How to Make 4 Ingredient Heart-Shaped Oreo Truffles
The now famous 2 ingredient Oreo truffles are getting a romantic upgrade in time for Valentine’s Day. The coating of white chocolate gives these truffles a wonderful little snack when you bite into them that gives way to creamy chocolatey Oreo filling on the inside. Adding a hint of coconut oil thins out the white chocolate just barely, making it easier to work with. These treats are great for the sweetie in your life and they couldn’t be easier to make! Get the kids involved in this one, as they really love helping to stamp out the hearts and sprinkle them.
Valentine’s Day Truffles
Recipe from OMG Chocolate Desserts.
24 Oreos, crushed fine
5 oz cream cheese, softened
14 oz white chocolate chips
1/2 teaspoon coconut oil
Sprinkles, if using
- In a medium bowl beat together the oreo crumbs and cream cheese until a thick glossy dough forms.
- Roll this dough out on a plastic wrap lined baking tray to between 1/4-1/2″ thick. Place this tray in the freezer for half an hour. Using a small heart shaped cookie cutter cut out as many hearts as you can. Work from the outside of the dough in to minimize space waste. Peel away the scraps. You can reroll these together and press them down and keep cutting out hearts.
- Freeze for another 30 minutes. These must be frozen while you dip them.

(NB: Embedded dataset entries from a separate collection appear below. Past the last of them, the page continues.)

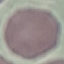
malaria_status: uninfected
stain: Giemsa
image_type: automatically extracted cell patch, resized to 64 × 64 pixels
preparation: thin smear
capture: smartphone through the microscope eyepiece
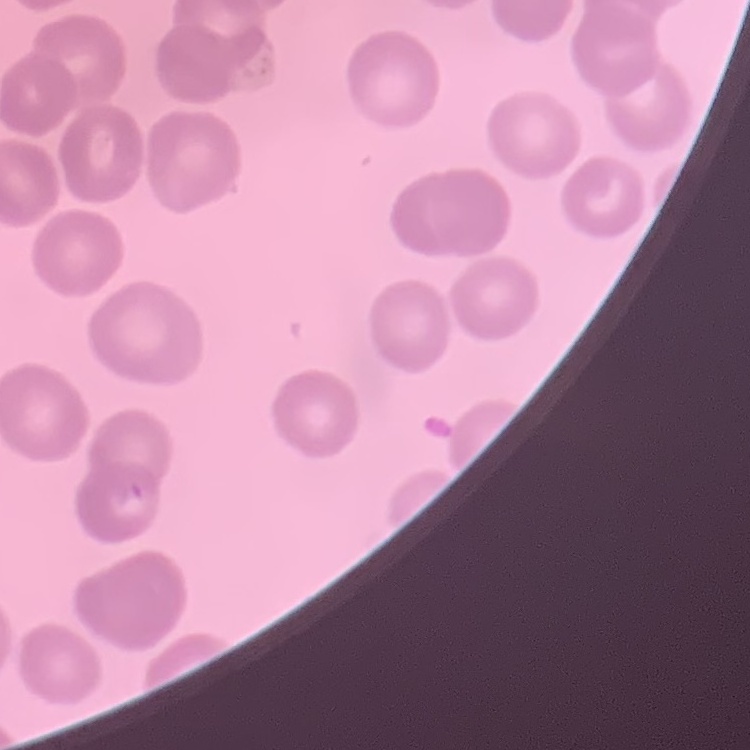

Summary:
  - Erythrocyte morphology: no rouleaux formation
  - Stain: Field's or Giemsa
  - Preparation: thin blood smear
  - Image type: one tile cut from a larger photomicrograph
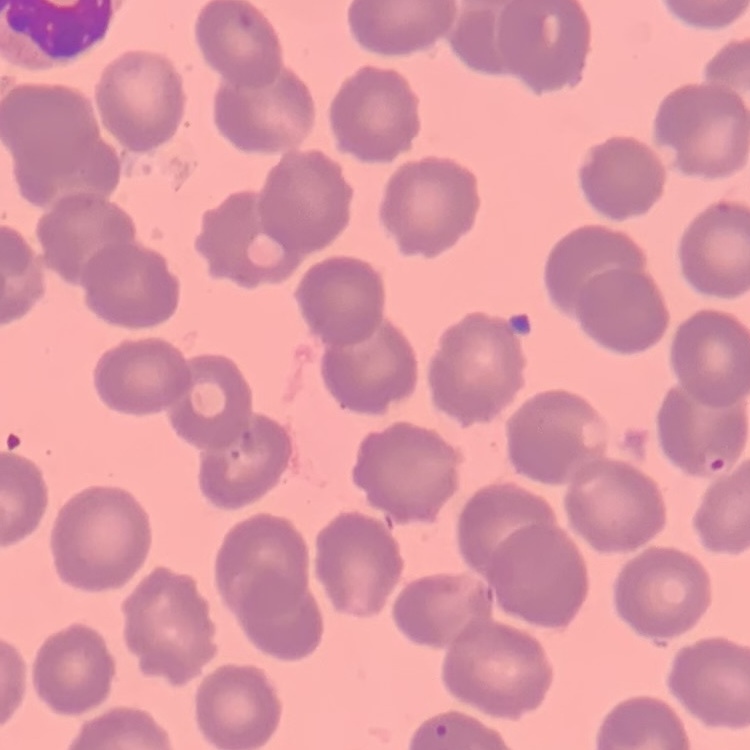

red_blood_cell_morphology: no rouleaux formation
image_type: one tile cut from a larger photomicrograph
preparation: thin blood film
stain: Field's or Giemsa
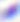
{
  "identification": "Toxoplasma gondii",
  "magnification": "400x",
  "modality": "micrograph"
}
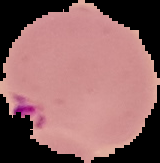
Summary:
  - Image type: segmented cell region on a black background
  - Image size: 160×163 pixels
  - Result: Plasmodium parasites identified
  - Preparation: thin blood smear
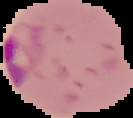
Summary:
  - Image size: 133×118 pixels
  - Malaria status: parasitized
  - Preparation: thin blood film
  - Image type: segmented cell region with the area outside set to black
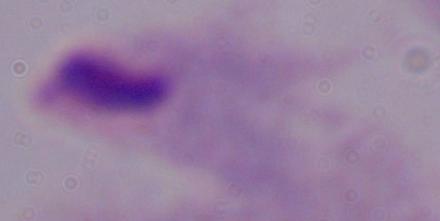
A trichomonad is shown. Photomicrograph. Captured at 1000x magnification.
Report the malaria status of this cell.
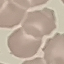
Uninfected.

Giemsa-stained preparation. Photographed with a smartphone camera at the microscope eyepiece. Cell patch, automatically extracted from a larger field of view and resized to 64 × 64 pixels. Thin blood film.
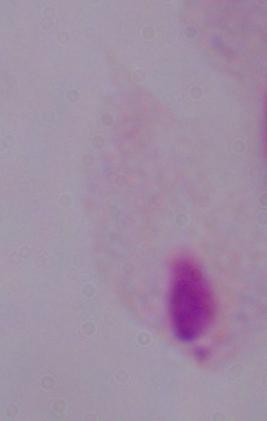
Summary:
  - Magnification: 1000x
  - Identification: trichomonad
  - Modality: photomicrograph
Assess this cell for malaria.
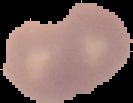

Uninfected.

preparation = thin blood smear
image size = 133×103 pixels
image type = segmented cell region with the area outside set to black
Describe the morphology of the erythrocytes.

- Combine the white chocolate chips and the coconut oil in a microwave safe bowl and microwave in 30 second intervals, stirring between each interval until the chocolate is completely liquid. Work with 3-4 hearts at a time, leaving the rest in the freezer until needed
- Using a small fork dip a frozen heart (that sounds so much more intense than it really is) into the melted chocolate. Make sure to cover it evenly and lift it out of the chocolate. Tap off the excess and use another small fork to help slide the bon bon onto wax paper. Top with sprinkles, if using, while the chocolate is still wet. Repeat with the remaining hearts. Once the chocolate has hardened somewhat you can break off any “tails” that remain from the dipping process.